▶ **Assignment**
Each line from the one containing "Both ChR2-EYFP and" through the last line of the records below is to be repeated as written, with nothing added.

▶ **Data for processing**
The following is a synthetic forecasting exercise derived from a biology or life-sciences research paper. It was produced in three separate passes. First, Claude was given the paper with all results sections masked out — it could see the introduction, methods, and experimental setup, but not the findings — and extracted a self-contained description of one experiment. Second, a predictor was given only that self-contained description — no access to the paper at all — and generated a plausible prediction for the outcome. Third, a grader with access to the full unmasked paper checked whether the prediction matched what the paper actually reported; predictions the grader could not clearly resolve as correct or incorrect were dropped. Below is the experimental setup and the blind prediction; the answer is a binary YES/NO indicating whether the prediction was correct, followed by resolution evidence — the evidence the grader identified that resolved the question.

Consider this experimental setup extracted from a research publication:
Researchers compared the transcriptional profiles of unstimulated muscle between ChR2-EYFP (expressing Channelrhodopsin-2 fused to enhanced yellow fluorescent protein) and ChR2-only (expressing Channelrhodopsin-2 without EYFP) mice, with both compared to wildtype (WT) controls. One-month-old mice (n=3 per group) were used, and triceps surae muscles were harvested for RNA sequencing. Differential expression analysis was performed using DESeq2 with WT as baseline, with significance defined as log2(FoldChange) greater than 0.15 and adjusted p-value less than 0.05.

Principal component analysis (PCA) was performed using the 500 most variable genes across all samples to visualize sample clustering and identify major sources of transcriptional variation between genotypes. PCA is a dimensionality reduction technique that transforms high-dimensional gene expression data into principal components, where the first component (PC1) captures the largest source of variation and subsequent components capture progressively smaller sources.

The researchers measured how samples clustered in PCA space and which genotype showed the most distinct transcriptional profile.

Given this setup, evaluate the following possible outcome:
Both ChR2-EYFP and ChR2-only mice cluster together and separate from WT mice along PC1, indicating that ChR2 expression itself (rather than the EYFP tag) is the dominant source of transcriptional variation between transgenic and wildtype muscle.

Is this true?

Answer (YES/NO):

▶ **Result**
Both ChR2-EYFP and ChR2-only mice cluster together and separate from WT mice along PC1, indicating that ChR2 expression itself (rather than the EYFP tag) is the dominant source of transcriptional variation between transgenic and wildtype muscle.

Is this true?

Answer (YES/NO):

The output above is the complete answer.